On Wednesday, after Robinson, Rarick, and Abrams all spoke, Judge Cianfrini said she needed a few minutes to research something and adjourned the court.
When she returned from chambers, she asked Abrams whether, if given the opportunity to go through Mental Health Court -- which would mean no prison time if he successfully completes the program -- would he commit himself to follow through and do what he needed to do.
A beaming Abrams said he would. He turned around so he was speaking to the whole court and said, "if anybody was here and saw me here before, I'm a changed man. I promise you I'm not the same person you saw here before."

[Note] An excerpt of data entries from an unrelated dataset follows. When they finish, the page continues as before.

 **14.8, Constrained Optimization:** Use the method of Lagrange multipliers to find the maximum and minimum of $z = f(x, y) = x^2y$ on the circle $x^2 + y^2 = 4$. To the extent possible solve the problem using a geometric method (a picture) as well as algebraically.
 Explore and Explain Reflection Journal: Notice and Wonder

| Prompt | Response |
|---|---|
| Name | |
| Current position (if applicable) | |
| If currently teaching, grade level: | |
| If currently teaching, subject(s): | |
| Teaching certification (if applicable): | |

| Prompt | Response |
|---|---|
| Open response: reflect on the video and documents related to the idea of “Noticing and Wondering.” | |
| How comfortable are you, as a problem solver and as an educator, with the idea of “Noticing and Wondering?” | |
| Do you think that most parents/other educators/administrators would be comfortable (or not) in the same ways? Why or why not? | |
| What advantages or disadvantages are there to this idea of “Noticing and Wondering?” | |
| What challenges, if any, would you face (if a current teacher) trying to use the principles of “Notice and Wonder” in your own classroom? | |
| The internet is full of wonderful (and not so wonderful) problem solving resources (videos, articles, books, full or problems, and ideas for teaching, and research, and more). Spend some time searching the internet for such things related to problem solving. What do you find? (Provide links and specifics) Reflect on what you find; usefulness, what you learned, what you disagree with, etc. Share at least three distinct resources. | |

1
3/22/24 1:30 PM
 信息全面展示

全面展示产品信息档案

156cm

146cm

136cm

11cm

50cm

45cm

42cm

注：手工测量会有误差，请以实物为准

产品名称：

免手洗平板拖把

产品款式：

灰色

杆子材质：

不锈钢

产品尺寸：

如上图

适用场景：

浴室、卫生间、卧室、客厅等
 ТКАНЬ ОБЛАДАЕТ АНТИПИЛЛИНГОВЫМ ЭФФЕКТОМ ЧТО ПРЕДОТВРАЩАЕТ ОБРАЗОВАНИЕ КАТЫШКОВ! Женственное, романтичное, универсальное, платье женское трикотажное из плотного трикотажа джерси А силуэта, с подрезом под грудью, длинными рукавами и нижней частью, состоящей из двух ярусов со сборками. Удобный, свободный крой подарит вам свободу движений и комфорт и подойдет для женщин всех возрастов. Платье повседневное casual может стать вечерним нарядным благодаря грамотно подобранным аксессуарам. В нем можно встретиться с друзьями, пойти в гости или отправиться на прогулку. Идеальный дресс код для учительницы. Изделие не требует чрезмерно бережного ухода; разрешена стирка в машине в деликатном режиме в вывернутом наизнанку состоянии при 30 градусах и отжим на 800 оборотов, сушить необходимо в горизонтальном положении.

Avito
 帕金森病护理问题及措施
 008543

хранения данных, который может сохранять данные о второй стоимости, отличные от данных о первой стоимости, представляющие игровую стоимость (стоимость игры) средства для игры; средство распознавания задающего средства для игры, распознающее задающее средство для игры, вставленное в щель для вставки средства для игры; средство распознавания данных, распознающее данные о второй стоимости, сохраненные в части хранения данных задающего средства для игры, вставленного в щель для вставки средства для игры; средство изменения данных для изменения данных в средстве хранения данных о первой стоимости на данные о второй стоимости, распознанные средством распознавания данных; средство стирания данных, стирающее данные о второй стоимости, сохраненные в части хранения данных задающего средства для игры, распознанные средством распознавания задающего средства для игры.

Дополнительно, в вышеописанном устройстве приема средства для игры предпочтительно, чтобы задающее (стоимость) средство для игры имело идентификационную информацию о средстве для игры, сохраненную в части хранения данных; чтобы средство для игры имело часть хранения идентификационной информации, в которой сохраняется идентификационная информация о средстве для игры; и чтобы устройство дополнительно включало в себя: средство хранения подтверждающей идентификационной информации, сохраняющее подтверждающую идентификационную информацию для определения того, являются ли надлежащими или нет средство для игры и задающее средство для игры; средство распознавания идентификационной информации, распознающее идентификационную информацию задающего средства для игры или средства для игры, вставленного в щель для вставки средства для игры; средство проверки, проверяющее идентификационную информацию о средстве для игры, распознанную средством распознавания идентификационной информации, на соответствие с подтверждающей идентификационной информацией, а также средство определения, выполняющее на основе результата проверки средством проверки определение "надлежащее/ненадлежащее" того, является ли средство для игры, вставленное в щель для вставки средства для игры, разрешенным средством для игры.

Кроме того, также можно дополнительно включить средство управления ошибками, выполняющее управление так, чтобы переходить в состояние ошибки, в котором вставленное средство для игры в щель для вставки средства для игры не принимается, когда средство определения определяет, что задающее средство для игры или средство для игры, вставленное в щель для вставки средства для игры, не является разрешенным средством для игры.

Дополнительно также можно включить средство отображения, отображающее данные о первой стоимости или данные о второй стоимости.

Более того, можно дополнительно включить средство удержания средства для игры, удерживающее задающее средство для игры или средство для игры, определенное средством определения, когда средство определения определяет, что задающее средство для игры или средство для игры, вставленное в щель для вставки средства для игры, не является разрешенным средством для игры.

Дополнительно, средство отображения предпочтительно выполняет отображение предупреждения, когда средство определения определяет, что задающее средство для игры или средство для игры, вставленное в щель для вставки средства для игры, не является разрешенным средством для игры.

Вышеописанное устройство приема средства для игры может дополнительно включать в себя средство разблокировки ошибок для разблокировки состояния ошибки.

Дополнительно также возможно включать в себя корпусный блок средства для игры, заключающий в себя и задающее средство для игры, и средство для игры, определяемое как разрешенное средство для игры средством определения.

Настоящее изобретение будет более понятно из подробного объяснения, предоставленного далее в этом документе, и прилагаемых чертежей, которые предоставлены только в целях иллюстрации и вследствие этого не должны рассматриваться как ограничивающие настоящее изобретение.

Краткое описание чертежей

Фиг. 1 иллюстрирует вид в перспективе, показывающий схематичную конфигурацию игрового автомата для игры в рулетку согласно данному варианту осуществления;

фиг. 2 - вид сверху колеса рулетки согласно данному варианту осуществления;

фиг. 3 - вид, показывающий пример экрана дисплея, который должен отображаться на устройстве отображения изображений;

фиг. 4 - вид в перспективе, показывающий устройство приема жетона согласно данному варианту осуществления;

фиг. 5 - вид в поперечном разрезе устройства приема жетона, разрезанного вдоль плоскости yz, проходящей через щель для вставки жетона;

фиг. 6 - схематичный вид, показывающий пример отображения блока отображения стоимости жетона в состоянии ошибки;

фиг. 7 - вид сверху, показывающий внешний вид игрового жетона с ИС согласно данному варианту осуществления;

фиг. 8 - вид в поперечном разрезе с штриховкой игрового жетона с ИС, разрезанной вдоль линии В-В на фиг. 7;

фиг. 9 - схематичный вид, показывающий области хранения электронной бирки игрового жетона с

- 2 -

Cianfrini explained that Abrams will be screened for Mental Health Court to ensure he's a good candidate for the program, and once the screening is done, she can place him in the program.
Embracing what Abrams said about being an example to younger people on the reservation, she told him he had a chance to show a younger generation that the justice system is a place to "get help and rehabilitation and that it's not just for punishment."
Robinson told Cianfrini that he wanted to place on the record his objection to giving Abrams an opportunity to go to Mental Health Court.
Inside his new shop on Thursday, Abrams was nothing but grateful to Cianfrini.
"She honestly changed my life around. I thank her for helping me. She did a lot. Honestly, I wouldn't be here in these shoes. I wouldn't be free today," he said. "I wouldn't be thinking clearly. I would have done none of that. I would have nothing. I'd probably still be that broken little shit."
Photos by Howard Owens. Top photo, Isaac Abrams outside his new smokeshop. Inset photo, file photo of Melissa Cianfrini in 2018 at a press conference on an unrelated case.